- **Provided text**:
────────────────────────────────────────

The Cariogram software, v. 3.0 (Malmö University, Sweden) assessed the participants’ caries risk. The risk is calculated by entering 9 related factors into the software, including caries experience, systemic diseases, the plaque score, diet content, diet frequency, the fluoride program, salivary secretion, buffer capacity, and the salivary Streptococcus mutans counts.14 To compensate for a lack of laboratory analysis, a reduced Cariogram model was adopted, where variables that relied on the salivary analysis were excluded.20 Upon variable entry, the Cariogram produces a graphical pie chart that shows how the entered variables interact. The green sector of the pie chart, named “Actual Chance (%) to Avoid New Cavities” (Chance-AC), reflects the individual’s caries risk. The smaller the green sector, the higher the risk of developing new caries lesions in the future.14

Statistical analysis

Descriptive statistics in the form of mean and standard deviation (M ±SD) were used to describe continuous variables, and frequencies represented categorical variables. Given the unequal data distribution, the Mann–Whitney U test compared differences in continuous outcome variables between individuals with or without splenectomy, while the χ2 test was used for categorical variables. As most of the study participants fell within the ‘very high’ caries risk category according to the Cariogram, i.e., Chance-AC = 0–20%,21 a decision was made to highlight those with Chance-AC <10% as the ‘highest’ caries risk among individuals with or without splenectomy. A p-value ≤0.05 was considered statistically significant. Data was analyzed using IBM SPSS Statistics for Windows, v. 20.0 (IBM Corp., Armonk, USA).

Ethical considerations

Written informed consent was obtained from the participants (or their parents) before their inclusion in the study. The purpose of the study was explained to each participant, and they were assured that participation was voluntary, with no negative repercussions in terms of the quality of health care offered due to not participating. The participants were also assured that all information would be kept confidential and would only be used for scientific purposes. They were informed of any need for treatment based on the study findings.

Results

A total of 60 individuals with β-thalassemia major were involved in this study, including all children followed up at the Maternity and Children Hospital (n = 40; 67%) and adolescents attending the clinic at the King Fahad Hospital (n = 20; 33%). The mean age was 13 ±3 years; 53% of the participants were males and 47% were females. Thirty-nine (65%) participants had undergone splenectomy (Table 1).

Of the individuals who had undergone splenectomy, only 49% reported brushing their teeth, while 57% of those without splenectomy brushed their teeth (p > 0.05) (Figure 1). High dental plaque and gingival bleeding scores were recorded in both groups, with individuals without splenectomy demonstrating significantly higher scores (p ≤ 0.05) (Table 1).

Salivary secretion was within the normal range, and identical in both groups (p > 0.05) (Table 1). Individuals without splenectomy a higher DMFT score than those who had undergone splenectomy (5.5 ±5 vs. 4.5 ±5, p > 0.05) (Table 1).

Both individuals with and without splenectomy demonstrated ‘very high’ caries risk profiles, as illustrated by the Cariogram, with a low Chance-AC of 17 ±12% and 14 ±14%, respectively (p ≤ 0.05) (Table 1). Seventy-six percent of the total sample had Chance-AC ≤ 20%, while 45% had Chance-AC < 10% (data not shown). Figure 2 presents the distribution of individuals from both groups according to Chance-AC <10% and ≥10%, with more individuals from the group who had not undergone splenectomy falling into the higher risk category (p ≤ 0.05).

────────────────────────────────────────

- **What you need to do**:
A - In the dental study excerpt, how many participants had undergone splenectomy?
B - Can you return, word for word, the part of the dental study excerpt that opens with the words containing "Ethical considerations" and closes with "the study findings."?
Nothing in the data is needed for any task.

────────────────────────────────────────

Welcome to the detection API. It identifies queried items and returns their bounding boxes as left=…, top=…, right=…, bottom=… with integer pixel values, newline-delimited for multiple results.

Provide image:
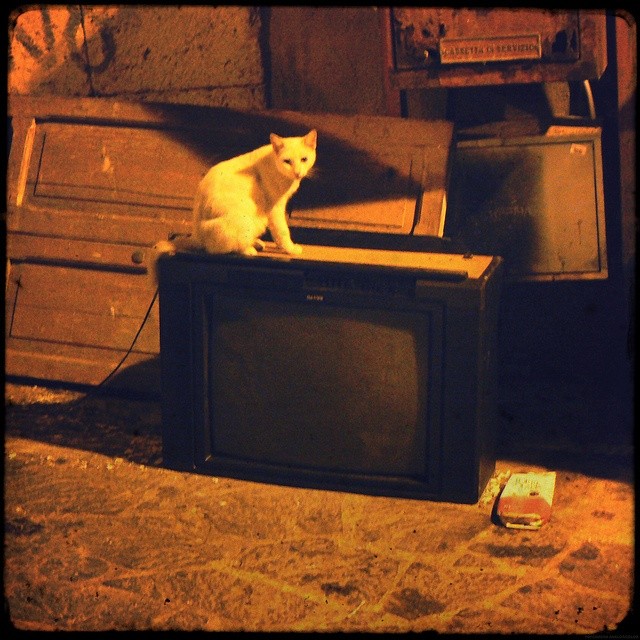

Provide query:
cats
left=146, top=129, right=318, bottom=285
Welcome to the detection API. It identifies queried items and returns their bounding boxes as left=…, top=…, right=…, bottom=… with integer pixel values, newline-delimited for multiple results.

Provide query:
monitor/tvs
left=153, top=231, right=504, bottom=505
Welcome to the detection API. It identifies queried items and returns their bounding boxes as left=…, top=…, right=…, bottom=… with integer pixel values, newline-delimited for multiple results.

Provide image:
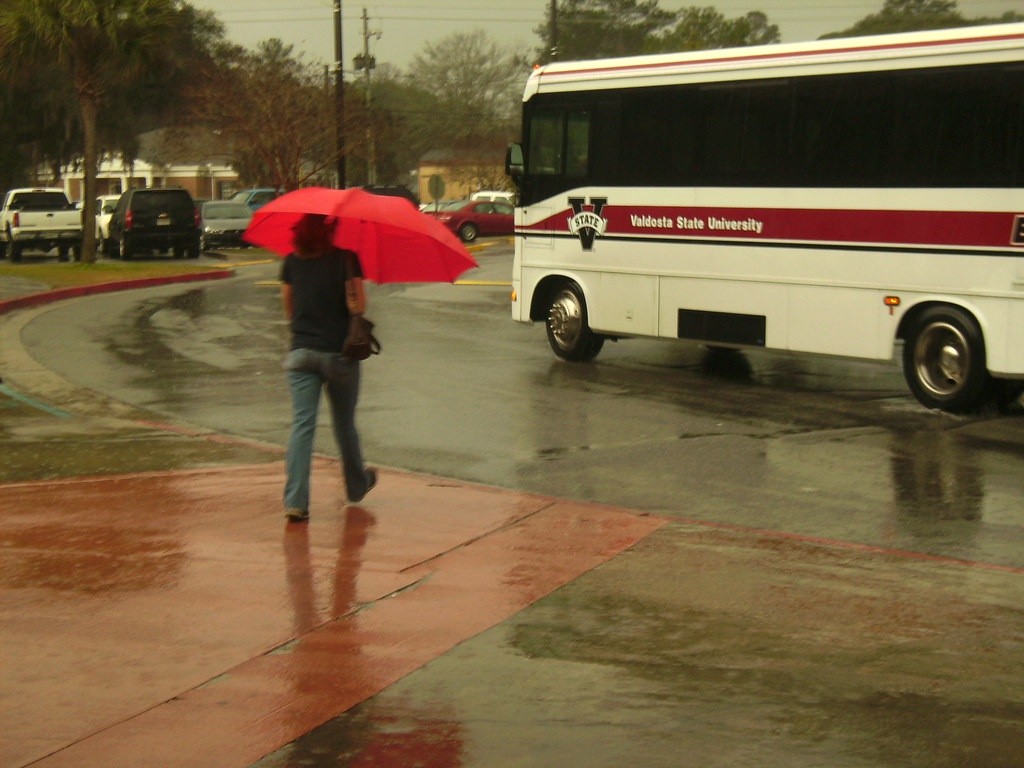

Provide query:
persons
left=278, top=213, right=378, bottom=523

────────────────────────────────────────

- **Solution list**:
A - Thirty-nine participants (65%) had undergone splenectomy.

B -
Ethical considerations

Written informed consent was obtained from the participants (or their parents) before their inclusion in the study. The purpose of the study was explained to each participant, and they were assured that participation was voluntary, with no negative repercussions in terms of the quality of health care offered due to not participating. The participants were also assured that all information would be kept confidential and would only be used for scientific purposes. They were informed of any need for treatment based on the study findings.